35 猿橋右門

 まいど、米沢の上杉様の家来に猿橋右門という中々賢こい男で、丁度今だれば間者などという、そういう役目も侍だったと。そんで右門のオカタに、色っぽい女がいだったと。そしてその下郎に常兵ヱというのがいだったと。そして常兵ヱと仲よくなったので、お城あたりでの話になったと。
「いや、こんな話、俺ぁさっだでは、面目ない。こんな下郎にオカタ取らっだなんて、世間さ言わっでいらんね」
 と、そん時、右門が江戸さ参勤交代に行かんなねがったと。んだがら考えたと。参勤交代に行くには、常兵ヱをどうしてもつれて行かなくてはなんね。と、そしてつれて行ったと。そして様々なことして、常兵ヱさ言うたと。
「有馬温泉さ遊びに行ってみねか」
「ありがとうございます」
 そうすっど、右門がこう言うたと。
「お前は、世間の話にはこういうことある。お前も恥だし、俺も恥だ。まず不忠義ともなるんだから、そう他人(ひと)に言んねえようにするには、あんだの男根(すじこ)切ってしまう他ない」
 と、こう言うた。殿様に言わっだもんだから、嫌(やん)だとも言わんねくて、
「あまええございます」
 そして、有馬温泉さ行って、根っこからスパッと切って呉(け)たと。そして有馬温泉で傷を治して、
「有馬温泉では裸踊りと言うのは、うんと流行(はやっ)どこだそうだ。そんで、にしゃも習って踊れ」
 そして裸踊りを習ったと。そして、参勤交代が終えて来たもんだから、これはすばらしい下向振舞だったと。
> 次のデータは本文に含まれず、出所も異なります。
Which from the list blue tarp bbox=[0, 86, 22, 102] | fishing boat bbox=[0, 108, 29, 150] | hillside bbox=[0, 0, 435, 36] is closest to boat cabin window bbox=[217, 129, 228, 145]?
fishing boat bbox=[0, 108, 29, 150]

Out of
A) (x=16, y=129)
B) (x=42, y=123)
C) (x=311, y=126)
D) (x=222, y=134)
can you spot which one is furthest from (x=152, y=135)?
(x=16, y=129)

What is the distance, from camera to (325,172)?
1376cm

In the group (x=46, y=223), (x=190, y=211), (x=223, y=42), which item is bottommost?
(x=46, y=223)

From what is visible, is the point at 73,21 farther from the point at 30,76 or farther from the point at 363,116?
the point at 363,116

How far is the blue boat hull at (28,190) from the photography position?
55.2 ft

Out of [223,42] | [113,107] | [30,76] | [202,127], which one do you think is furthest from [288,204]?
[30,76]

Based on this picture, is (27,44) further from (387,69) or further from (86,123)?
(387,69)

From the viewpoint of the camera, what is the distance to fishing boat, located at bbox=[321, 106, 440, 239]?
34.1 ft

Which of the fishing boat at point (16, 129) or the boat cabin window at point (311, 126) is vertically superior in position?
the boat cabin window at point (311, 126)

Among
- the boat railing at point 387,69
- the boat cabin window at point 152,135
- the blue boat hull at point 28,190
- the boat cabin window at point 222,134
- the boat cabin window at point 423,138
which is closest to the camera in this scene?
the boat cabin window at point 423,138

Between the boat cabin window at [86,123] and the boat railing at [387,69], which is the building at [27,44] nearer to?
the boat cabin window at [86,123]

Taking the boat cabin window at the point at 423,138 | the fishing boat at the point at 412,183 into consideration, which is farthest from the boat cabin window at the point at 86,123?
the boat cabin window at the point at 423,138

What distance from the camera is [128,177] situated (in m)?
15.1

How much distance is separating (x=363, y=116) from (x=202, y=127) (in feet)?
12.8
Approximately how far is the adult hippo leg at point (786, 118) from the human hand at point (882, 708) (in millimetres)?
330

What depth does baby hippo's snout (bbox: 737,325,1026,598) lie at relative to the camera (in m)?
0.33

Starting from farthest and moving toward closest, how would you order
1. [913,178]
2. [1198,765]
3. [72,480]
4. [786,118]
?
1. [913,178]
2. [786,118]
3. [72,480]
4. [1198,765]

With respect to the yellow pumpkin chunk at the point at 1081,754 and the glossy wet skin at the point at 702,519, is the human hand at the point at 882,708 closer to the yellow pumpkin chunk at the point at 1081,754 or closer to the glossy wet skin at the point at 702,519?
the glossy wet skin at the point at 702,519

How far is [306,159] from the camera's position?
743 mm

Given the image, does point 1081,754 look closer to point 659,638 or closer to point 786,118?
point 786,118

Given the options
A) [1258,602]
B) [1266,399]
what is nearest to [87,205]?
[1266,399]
右門の家では大祝いをしたと。そん時、常兵ヱは命じらっで、
「お前は有馬温泉さつれて行ったとき、踊りを習って来た筈だ。そんでみんなさ、お土産に御披露したらええんねが」
 そうすっど、殿様に言わっだもんだから、嫌だとも言わんねし、まず真裸になって、褌もとって裸踊りを踊ったと。そしてみんな、
「なえだ、噂には様々なことあったずだ。あんがえにスッパリ無いもの、そんなことある訳がない」
 と、話が出たったと。
「ほだなぁ、あがえにスッパリないもの、あれは本当に話だけだったなが」
 そんで下郎も元からの片輪者みたいになって、猿橋右門もオカタ取らったでもなく、そしてうまくなったと。やっぱし、賢こいものは中々考えるもんだっけと。とーびんと。